La falacia del déficit fiscal y la necesidad de un buen debate público sobre las pensiones

Y es que no se trata solamente de noticias falsas, sino también de falsas realidades. No hay tal déficit fiscal, sino déficit atencional

Y es que no se trata solamente de noticias falsas, sino también de falsas realidades. No hay tal déficit fiscal, sino déficit atencional; es decir, falta de atención en lo que le informan los medios y el gobierno. Ya conocemos los datos, la cuestión es si queremos asimilarlos y enfrentar la verdad de la situación del país; o si queremos meter la cabeza en un hueco, como los avestruces. Por supuesto, lo último es más fácil, pero también más mortífero, sobre todo en cerebros que solo tienen muy pocos segundos de capacidad atencional, como le sucede a los pececitos rojos de Bruno Patino (La civilisation du poisson rouge. Petit traité sur le marché de l’attention. París: Grasset, 2019) cuando nos describe “el jaqueo” del cerebro a que nos somete la nueva ciencia de la Capturología, al interior de un nuevo modelo de sociedad, que se ha de imponer mediante la nueva economía de la atención, que corre paralela a la vieja economía de las finanzas. Pero Patino nos recuerda, que ese modelo de sociedad azombificada, está todavía joven y cree poder instalarse sin ser confrontada. Vivimos, al parecer, un momento de fundación de una sociedad sin humanidad. Combatirlo es un proyecto político, sanarnos es un proyecto de sociedad. Combatir y sanarse. Ambas acciones son necesarias, pero la acción debe ser colectiva o no será.

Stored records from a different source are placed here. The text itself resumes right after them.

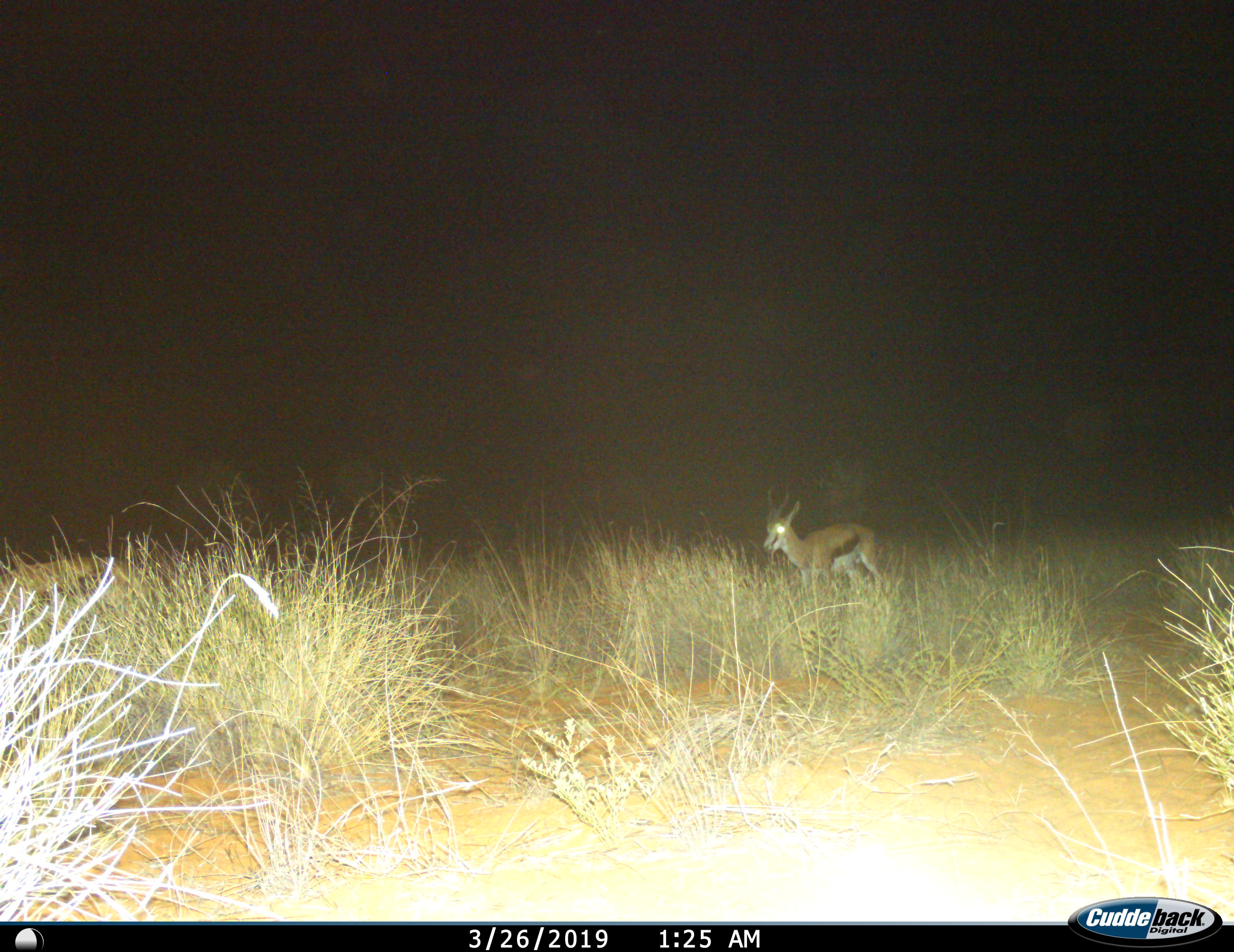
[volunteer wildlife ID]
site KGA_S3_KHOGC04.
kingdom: Animalia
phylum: Chordata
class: Mammalia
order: Artiodactyla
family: Bovidae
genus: Antidorcas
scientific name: Antidorcas marsupialis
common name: springbok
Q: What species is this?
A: Springbok (Antidorcas marsupialis).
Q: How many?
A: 1.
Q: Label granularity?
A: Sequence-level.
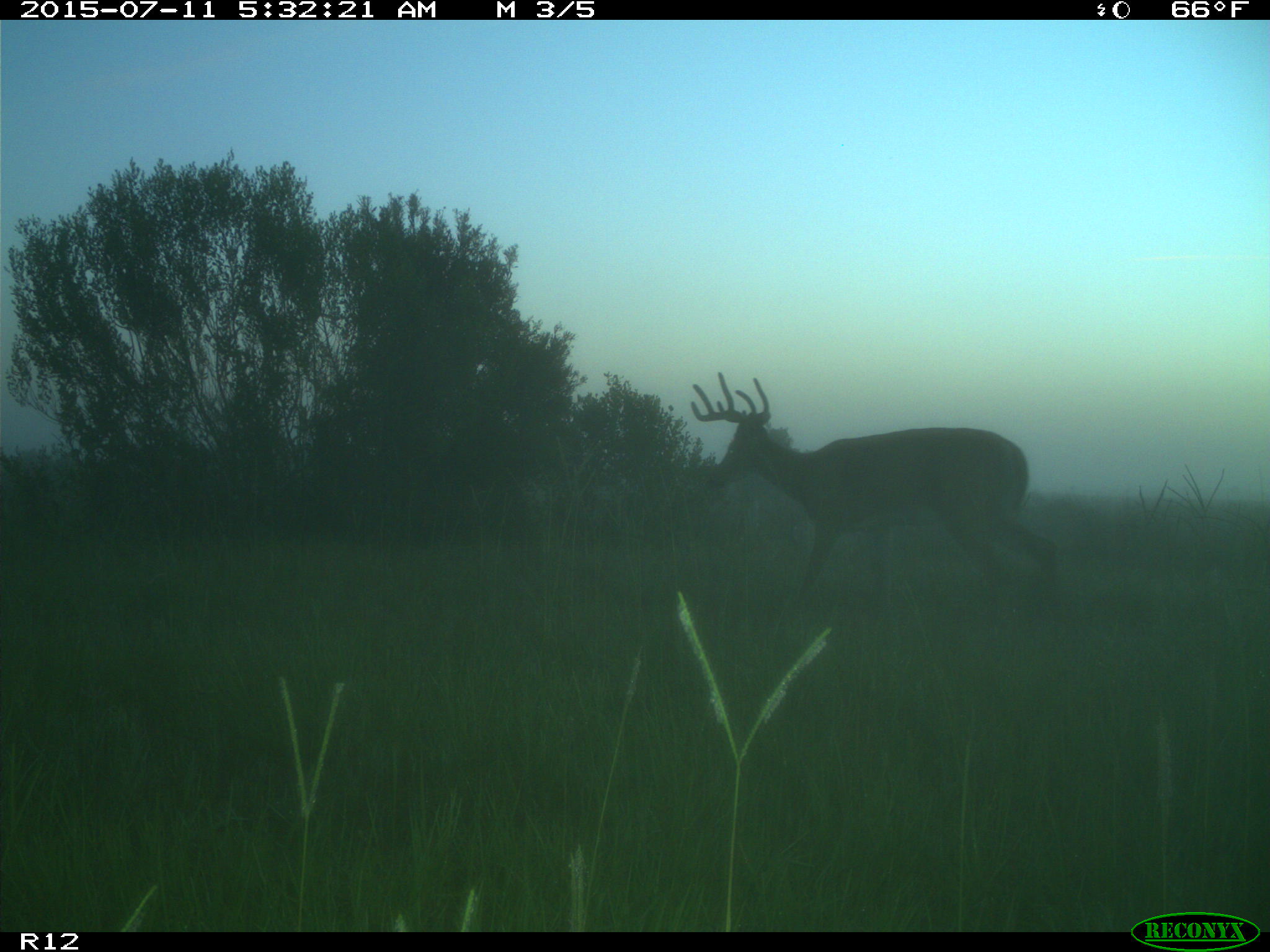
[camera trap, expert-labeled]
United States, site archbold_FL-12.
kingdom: Animalia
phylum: Chordata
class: Mammalia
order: Artiodactyla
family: Cervidae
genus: Odocoileus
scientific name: Odocoileus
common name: deer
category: unidentified deer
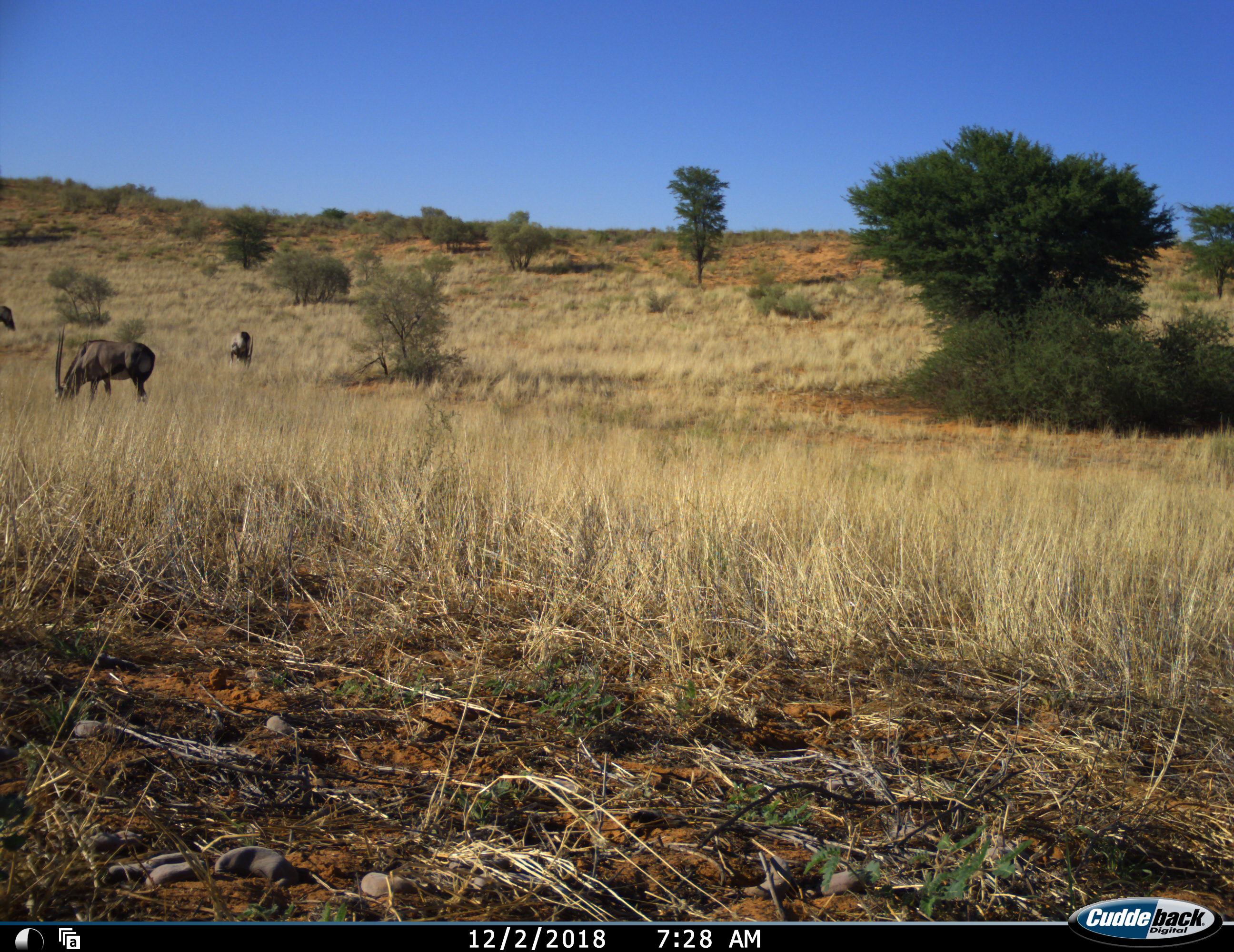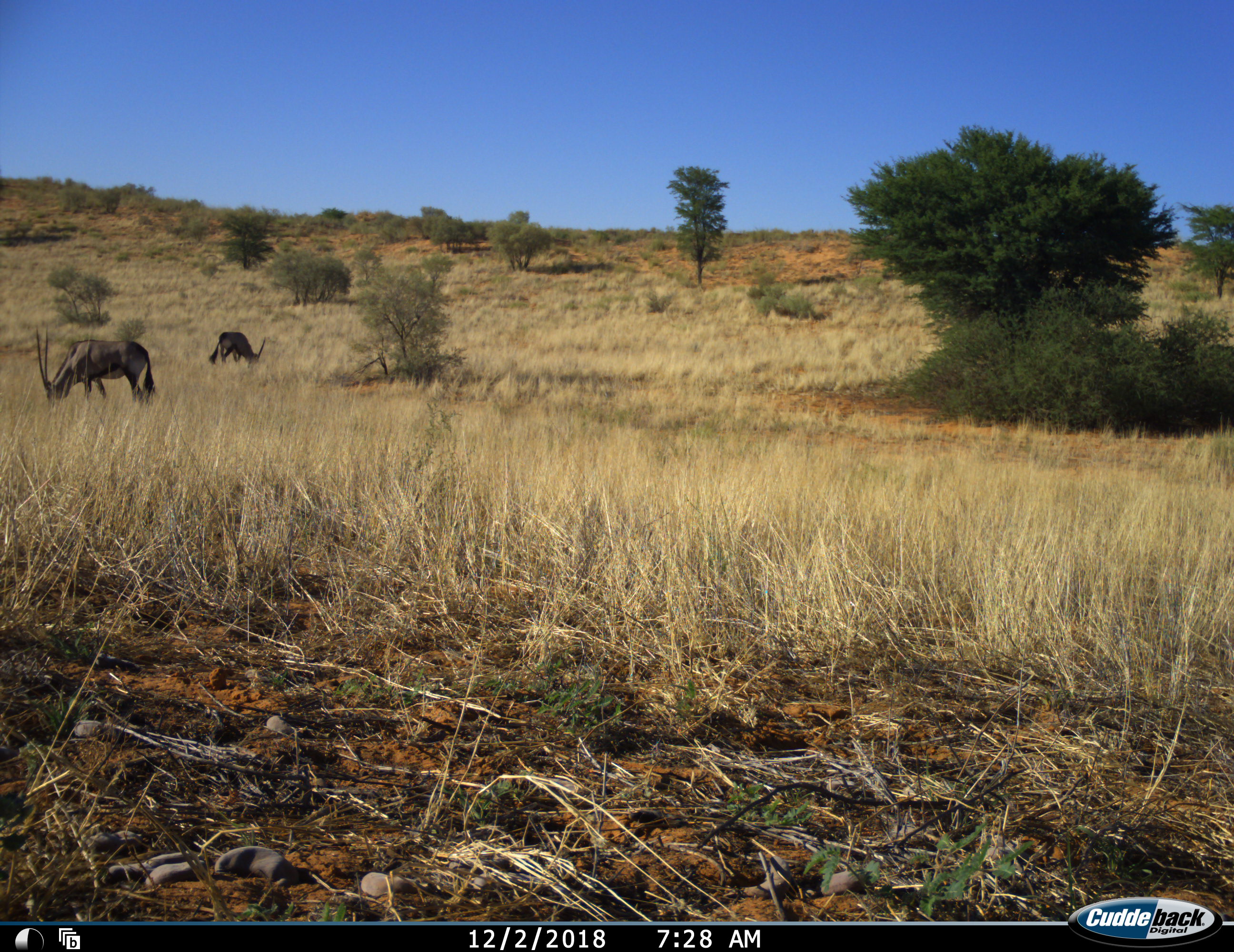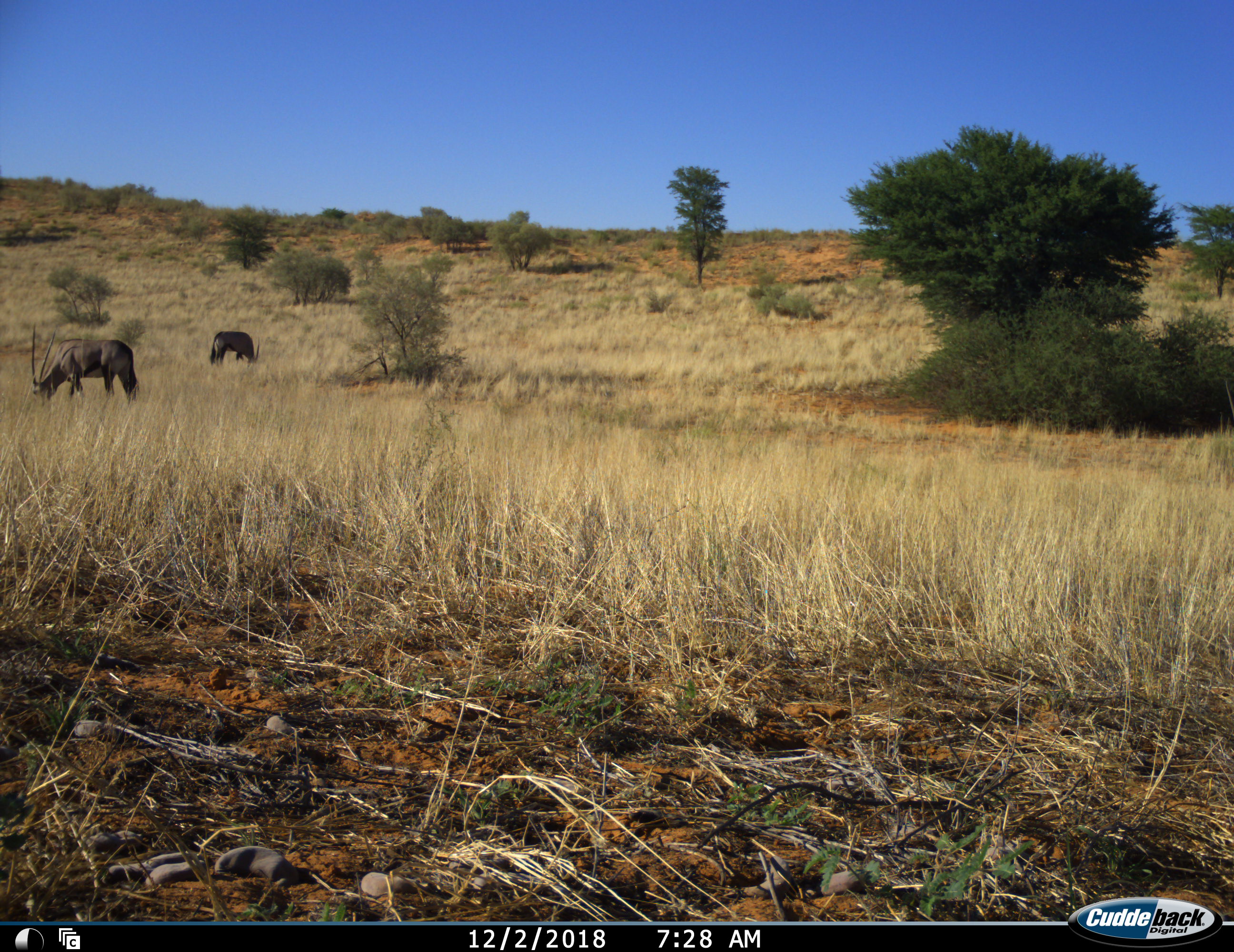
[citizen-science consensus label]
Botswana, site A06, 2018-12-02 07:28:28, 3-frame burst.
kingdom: Animalia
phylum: Chordata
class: Mammalia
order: Artiodactyla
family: Bovidae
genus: Oryx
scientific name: Oryx gazella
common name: gemsbok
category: gemsbokoryx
Gemsbokoryx (gemsbok) (Oryx gazella), count 3. Behavior (volunteer vote fractions): standing 55%, resting 0%, moving 18%, interacting 0%. Young present (vote fraction): 0%. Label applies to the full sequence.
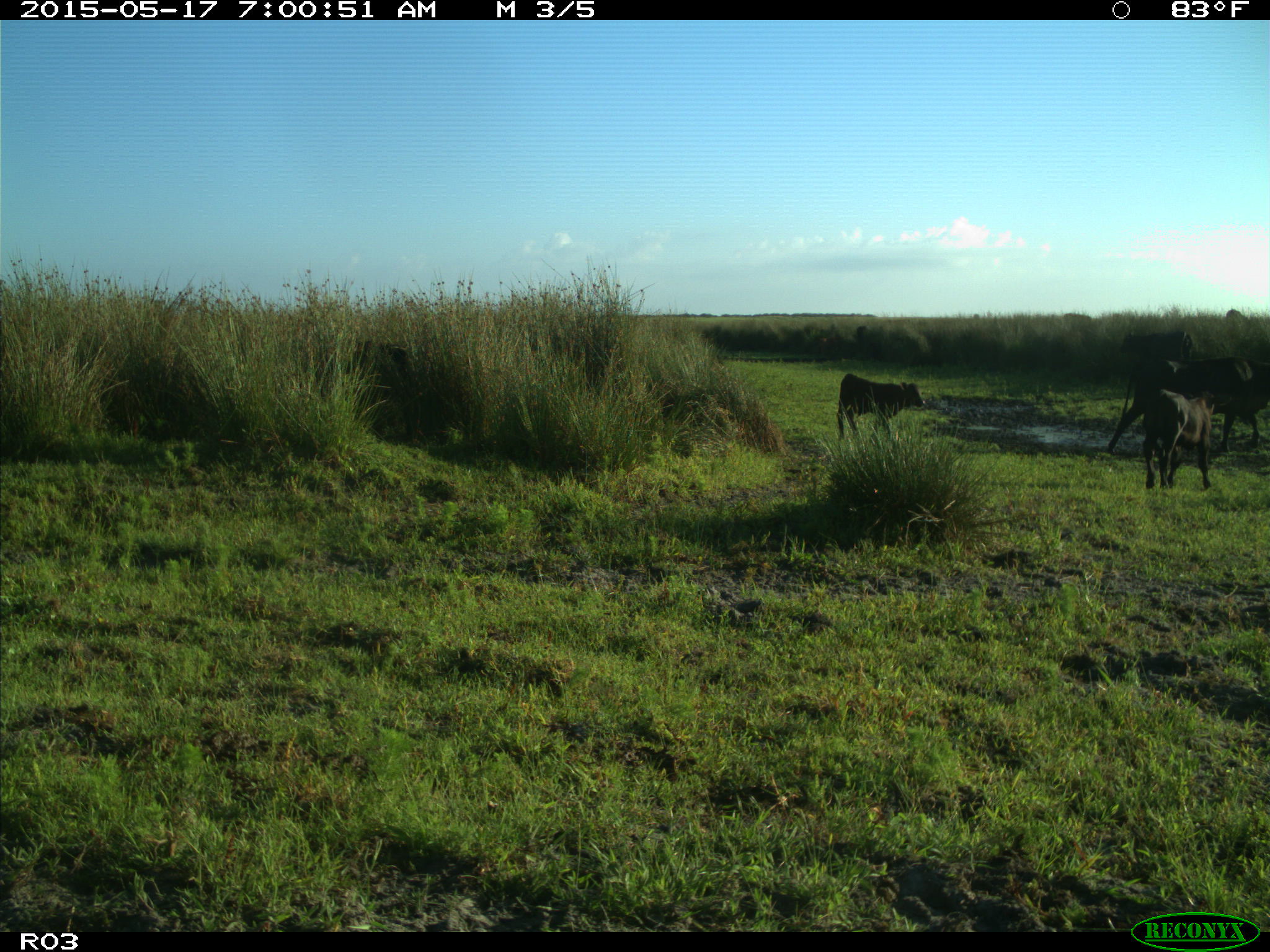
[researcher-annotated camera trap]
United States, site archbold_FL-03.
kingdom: Animalia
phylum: Chordata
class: Mammalia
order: Artiodactyla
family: Bovidae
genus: Bos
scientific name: Bos taurus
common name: domestic cow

El caso del debate sobre las pensiones en Costa Rica es un buen ilustrador de la verdadera naturaleza de la amenaza que se cierne sobre la población. He aquí un breve ejercicio neuronal:

  1. Cuando dicen “pensiones de lujo”, solo le dan los montos nominales de las pensiones así llamadas y nunca le dan el monto de retorno de dichas pensiones que, desde julio de este año, con el nuevo aumento del impuesto de la renta, han superado el 55% admisible de deducciones. Aún así, los proyectos de Ley que se discuten en la Asamblea pretenden aumentar el ya ilegal grado de confiscación, para reformar lo que ya está reformado desde hace varias décadas, pero que casi nadie parece darse cuenta, precisamente por falta de atención.
  2. Cuando dicen “pensiones con cargo al presupuesto”, le hacen creer que las pensiones del Magisterio Nacional las paga usted. Aquí también, por falta de atención, nadie se pregunta cómo diantres están ahí si la ley 2248 las creó desde su fundación (1958) no solo con un fondo aparte, sino también un administrador (la Jupema), y que, además, los beneficiarios pagaron sus cuotas durante su vida laboral y las siguen pagando después de pensionados. Ponga atención, no se deje capturar por los distractores. Es el Estado el que le está pasando la factura de sus pifias administrativas consuetudinarias a usted y a toda toda su familia. Pero no se sienta mal, a los pensionados del Magisterio les han hecho lo mismo y algo más. Les aplicaron aquello de “tras cuernos, palos”. Efectivamente, les dieron vuelta con su fondo de pensión y, tras de ello, los apalearon en 1995 cuando intentaron detener una reforma, que ahora quieren reformar de nuevo, mediante la cual los han hecho pagar esa misma incompetencia administrativa, con impuestos, verdaderos unos y camuflados otros, que ya llegaron al nivel de confiscación de los ingresos de los pensionados.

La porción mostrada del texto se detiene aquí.